Reaction by the industry was swift and unfavorable. Carolyn Hickey, director of communications for the Health Industry Group Purchasing Association (HIGPA), the industry's Arlington, Va.-based trade organization, asserted that such legislation would prove to be a financial burden. "Ultimately, the more regulations you have, the more costly things get. It goes down the line and will impact everyone."

Even health-system pharmacy directors who concede that the healthcare purchasing industry had credibility problems a few years ago aren't too keen on a legislative approach to reform. "I think that any time you keep legislation out of it, you're better off," said James Jorgenson, director of pharmacy at University of Utah Hospitals & Clinics in Salt Lake City. Jorgenson asserted that the industry's self-imposed code of conduct that was implemented in 2002 is adequate. "I think it would be hard for [GPOs] to get away with any indiscretions that they did in the past. There are just too many people looking on."

The hospital group purchasing industry has been on the hot seat for several years, ever since charges of anticompetitive business practices were leveled against it-among them, questionable financial ties to the medical supply industry. In an attempt to reform the industry's image and avoid government oversight, a voluntary code of conduct was put in place.

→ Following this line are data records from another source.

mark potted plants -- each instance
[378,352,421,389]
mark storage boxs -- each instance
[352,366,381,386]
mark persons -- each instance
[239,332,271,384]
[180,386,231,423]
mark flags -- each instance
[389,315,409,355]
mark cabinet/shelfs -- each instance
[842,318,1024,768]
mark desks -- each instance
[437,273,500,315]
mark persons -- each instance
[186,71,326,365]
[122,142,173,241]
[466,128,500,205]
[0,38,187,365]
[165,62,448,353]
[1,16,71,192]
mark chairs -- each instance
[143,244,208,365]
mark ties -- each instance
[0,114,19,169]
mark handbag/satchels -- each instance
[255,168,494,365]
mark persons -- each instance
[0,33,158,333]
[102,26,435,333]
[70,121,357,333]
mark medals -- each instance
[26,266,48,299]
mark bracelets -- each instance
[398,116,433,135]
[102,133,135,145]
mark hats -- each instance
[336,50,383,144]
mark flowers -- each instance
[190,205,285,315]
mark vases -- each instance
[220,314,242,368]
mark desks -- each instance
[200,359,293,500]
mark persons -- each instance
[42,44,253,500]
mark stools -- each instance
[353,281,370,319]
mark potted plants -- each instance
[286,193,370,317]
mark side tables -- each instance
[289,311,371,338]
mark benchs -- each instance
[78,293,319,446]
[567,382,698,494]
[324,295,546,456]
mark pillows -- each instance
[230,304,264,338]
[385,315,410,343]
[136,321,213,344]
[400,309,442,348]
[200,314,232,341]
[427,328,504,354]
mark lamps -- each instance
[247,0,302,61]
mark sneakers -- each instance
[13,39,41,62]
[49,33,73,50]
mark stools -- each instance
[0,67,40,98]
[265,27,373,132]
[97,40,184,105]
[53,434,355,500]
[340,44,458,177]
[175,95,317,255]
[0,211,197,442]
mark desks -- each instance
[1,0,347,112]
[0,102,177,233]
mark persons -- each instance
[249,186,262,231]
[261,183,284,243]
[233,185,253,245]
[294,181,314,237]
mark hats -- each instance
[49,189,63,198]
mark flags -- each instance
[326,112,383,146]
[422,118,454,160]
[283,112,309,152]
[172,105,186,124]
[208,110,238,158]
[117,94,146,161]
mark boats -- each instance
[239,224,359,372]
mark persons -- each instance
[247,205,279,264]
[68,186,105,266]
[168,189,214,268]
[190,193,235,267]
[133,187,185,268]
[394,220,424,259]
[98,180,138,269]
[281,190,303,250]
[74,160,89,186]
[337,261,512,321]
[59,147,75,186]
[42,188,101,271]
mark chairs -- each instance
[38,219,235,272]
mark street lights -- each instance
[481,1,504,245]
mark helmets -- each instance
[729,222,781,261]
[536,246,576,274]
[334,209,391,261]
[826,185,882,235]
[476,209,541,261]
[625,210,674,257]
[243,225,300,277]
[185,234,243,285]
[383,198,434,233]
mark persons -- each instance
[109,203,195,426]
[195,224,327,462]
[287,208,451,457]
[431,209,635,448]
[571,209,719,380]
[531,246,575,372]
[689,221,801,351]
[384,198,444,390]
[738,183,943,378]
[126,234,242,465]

In September 2004, the Senate Judiciary Subcommittee on Antitrust, Competition Policy & Consumer Rights conducted a hearing that saw testimony from leading GPO executives, who vehemently argued their case against legislation. At the hearing's conclusion, the subcommittee said it would consider three options: (1) Do nothing and let the self-imposed code of conduct run its course; (2) pursue legislation that would involve HHS; or (3) look at nonlegislative solutions, e.g., giving the code of conduct "more teeth."

In a Sept. 21, 2004, letter to subcommittee chairman Mike DeWine, (R, Ohio), HIGPA president and CEO, Robert Betz requested the draft legislation be tabled. But on Oct. 1, the Senate announced that it had selected option No. 2, much to industry chagrin. Jody Hatcher, senior VP of Irving, Texas-based Novation, a leading GPO, said the market has incorporated the changes ever since the code of conduct was implemented. "Given that the changes have been institutionalized and become a dynamic part of the fabric of the industry, it really begs the question-Why burden the industry with additional legislation that could have unwarranted and unforeseen circumstances?"